# $2+ f(x)f(y)=f(x)+f(y) +f(xy)$, if $f(2)=5$ find $f(5)$

This question has been asked before, however I am interested in seeing why my approach to finding a solution does not work.

$$2+ f(x)f(y)=f(x)+f(y) +f(xy)$$, if $$f(2)=5$$ find $$f(5)$$

What I have done is the following:

Plugging in 0 gives us a quadratic which can be solved to give the values of $$f(0)=1, 2$$

Now if I take $$x=5, y=0$$ using $$f(0)=1$$ gives us $$1=1$$ Which is not useful.

Using $$f(0)=2$$ we get $$f(5)=2$$.

This is not the correct answer, which is given as $$26$$.
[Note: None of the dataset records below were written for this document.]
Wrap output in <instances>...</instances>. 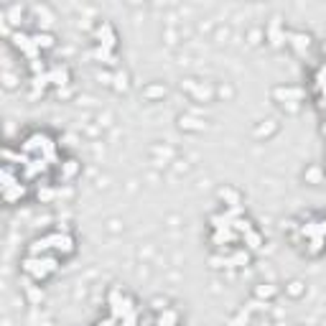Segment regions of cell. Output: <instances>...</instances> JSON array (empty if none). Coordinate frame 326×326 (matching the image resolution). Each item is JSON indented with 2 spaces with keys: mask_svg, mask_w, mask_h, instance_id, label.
I'll return each mask as SVG.
<instances>
[{
  "mask_svg": "<svg viewBox=\"0 0 326 326\" xmlns=\"http://www.w3.org/2000/svg\"><path fill=\"white\" fill-rule=\"evenodd\" d=\"M115 321H117V319H112V316H110V319H105V321H99L97 326H115Z\"/></svg>",
  "mask_w": 326,
  "mask_h": 326,
  "instance_id": "26",
  "label": "cell"
},
{
  "mask_svg": "<svg viewBox=\"0 0 326 326\" xmlns=\"http://www.w3.org/2000/svg\"><path fill=\"white\" fill-rule=\"evenodd\" d=\"M275 97L278 99H301L303 97V90H298V87H278Z\"/></svg>",
  "mask_w": 326,
  "mask_h": 326,
  "instance_id": "9",
  "label": "cell"
},
{
  "mask_svg": "<svg viewBox=\"0 0 326 326\" xmlns=\"http://www.w3.org/2000/svg\"><path fill=\"white\" fill-rule=\"evenodd\" d=\"M232 222H234V219H232L227 212H225V214H214V217H212V227H214V229H232Z\"/></svg>",
  "mask_w": 326,
  "mask_h": 326,
  "instance_id": "12",
  "label": "cell"
},
{
  "mask_svg": "<svg viewBox=\"0 0 326 326\" xmlns=\"http://www.w3.org/2000/svg\"><path fill=\"white\" fill-rule=\"evenodd\" d=\"M79 171V163L77 161H66V163H62V179H71L74 173Z\"/></svg>",
  "mask_w": 326,
  "mask_h": 326,
  "instance_id": "19",
  "label": "cell"
},
{
  "mask_svg": "<svg viewBox=\"0 0 326 326\" xmlns=\"http://www.w3.org/2000/svg\"><path fill=\"white\" fill-rule=\"evenodd\" d=\"M56 250H59V253H64V255L74 253V240H71L69 234H62V237H59V245H56Z\"/></svg>",
  "mask_w": 326,
  "mask_h": 326,
  "instance_id": "17",
  "label": "cell"
},
{
  "mask_svg": "<svg viewBox=\"0 0 326 326\" xmlns=\"http://www.w3.org/2000/svg\"><path fill=\"white\" fill-rule=\"evenodd\" d=\"M308 179H311V181H319V179H321V171H319V168L308 171Z\"/></svg>",
  "mask_w": 326,
  "mask_h": 326,
  "instance_id": "25",
  "label": "cell"
},
{
  "mask_svg": "<svg viewBox=\"0 0 326 326\" xmlns=\"http://www.w3.org/2000/svg\"><path fill=\"white\" fill-rule=\"evenodd\" d=\"M301 234L306 237H326V219L321 222H308V225L301 227Z\"/></svg>",
  "mask_w": 326,
  "mask_h": 326,
  "instance_id": "6",
  "label": "cell"
},
{
  "mask_svg": "<svg viewBox=\"0 0 326 326\" xmlns=\"http://www.w3.org/2000/svg\"><path fill=\"white\" fill-rule=\"evenodd\" d=\"M33 43H36L38 49H51L54 46V36L51 33H36L33 36Z\"/></svg>",
  "mask_w": 326,
  "mask_h": 326,
  "instance_id": "18",
  "label": "cell"
},
{
  "mask_svg": "<svg viewBox=\"0 0 326 326\" xmlns=\"http://www.w3.org/2000/svg\"><path fill=\"white\" fill-rule=\"evenodd\" d=\"M316 87L319 90H326V64L319 69V74H316Z\"/></svg>",
  "mask_w": 326,
  "mask_h": 326,
  "instance_id": "21",
  "label": "cell"
},
{
  "mask_svg": "<svg viewBox=\"0 0 326 326\" xmlns=\"http://www.w3.org/2000/svg\"><path fill=\"white\" fill-rule=\"evenodd\" d=\"M49 140H51V138L41 135V132H33V135L23 143V151H26V153H43V148H46Z\"/></svg>",
  "mask_w": 326,
  "mask_h": 326,
  "instance_id": "5",
  "label": "cell"
},
{
  "mask_svg": "<svg viewBox=\"0 0 326 326\" xmlns=\"http://www.w3.org/2000/svg\"><path fill=\"white\" fill-rule=\"evenodd\" d=\"M291 43H293V49H295V51H301V54H303V51L311 46V38H308L306 33H291Z\"/></svg>",
  "mask_w": 326,
  "mask_h": 326,
  "instance_id": "11",
  "label": "cell"
},
{
  "mask_svg": "<svg viewBox=\"0 0 326 326\" xmlns=\"http://www.w3.org/2000/svg\"><path fill=\"white\" fill-rule=\"evenodd\" d=\"M13 46L21 49L28 62H38V46L33 43V36H26V33H13Z\"/></svg>",
  "mask_w": 326,
  "mask_h": 326,
  "instance_id": "3",
  "label": "cell"
},
{
  "mask_svg": "<svg viewBox=\"0 0 326 326\" xmlns=\"http://www.w3.org/2000/svg\"><path fill=\"white\" fill-rule=\"evenodd\" d=\"M311 240H314V245H311V253L319 255L321 250H324V237H311Z\"/></svg>",
  "mask_w": 326,
  "mask_h": 326,
  "instance_id": "22",
  "label": "cell"
},
{
  "mask_svg": "<svg viewBox=\"0 0 326 326\" xmlns=\"http://www.w3.org/2000/svg\"><path fill=\"white\" fill-rule=\"evenodd\" d=\"M135 321H138V311H130V314L123 319V326H135Z\"/></svg>",
  "mask_w": 326,
  "mask_h": 326,
  "instance_id": "24",
  "label": "cell"
},
{
  "mask_svg": "<svg viewBox=\"0 0 326 326\" xmlns=\"http://www.w3.org/2000/svg\"><path fill=\"white\" fill-rule=\"evenodd\" d=\"M26 194V186L23 184H16V186H10V189H3V199L5 201H16Z\"/></svg>",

Why is this an incorrect method to go about solving the question?

• Taking $x=5, y=0$ with $f(0)=1$ gives $2+f(5)\times 1=f(5)+1+1\implies 2=2$. No problem. – lulu Apr 13 at 10:25
• Why not include the link to the prior version of the question? – lulu Apr 13 at 10:27
• You just included a link to your own question. The earlier question assumes that $f$ is continuous (actually, polynomial) which, as far as I can tell, is an absolutely essential assumption. – lulu Apr 13 at 10:40
• "Using $f(0)=2$ we get $f(5)=2$." I'm going to guess that your mistake is in there somewhere, but you've not really shown us what you did (nor in the earlier question). – Teepeemm Apr 23 at 23:09

What appears to be incorrect in your method is that you seem to be ruling out the possibility that $$f(0)=1$$ because it leads to a result that is "not useful." In a logical argument, you can only rule something out if it leads to a contradiction. The conclusion $$1=1$$, while indeed not useful, is nonetheless true. So $$f(0)=1$$ remains a viable option.
Indeed, as Kavi Rama Murthy's answer shows, it's the possibility $$f(0)=2$$ that leads to a contradiction: Letting $$x=0$$ and $$y=2$$ in the equation $$2+f(x)f(y)=f(x)+f(y)+f(xy)$$ gives
$$f(0)=2\implies 2+2f(2)=2+f(2)+2\implies f(2)=2\not=5$$
However, knowing now that $$f(0)$$ must equal $$1$$ is, as you put it, not useful. All it says is that $$2+f(y)=1+f(y)+1$$. But neither is the conclusion $$f(1)=2$$, which you can derive from $$2+f(1)f(2)=f(1)+f(2)+f(1\cdot2)$$, because all it'll tell you is that $$2+2f(y)=2+f(y)+f(y)$$.
In point of fact, nothing you do here will prove useful, because the problem, as stated, has dropped an assumption from the question linked to in the OP, namely that the function $$f$$ be a polynomial. Without an additional assumption on the nature of the function, $$f(5)$$ can have literally any value.
$$f(0)=2$$ does not lead to valid solution to the equation. If $$f(0)=2$$ put $$x=0$$ to get $$2+2f(y)=4+f(y)$$ or $$f(y)=2$$ for all $$y$$. This is in conflict with the given condition $$f(2)=5$$ so we cannot take $$f(0)=2$$.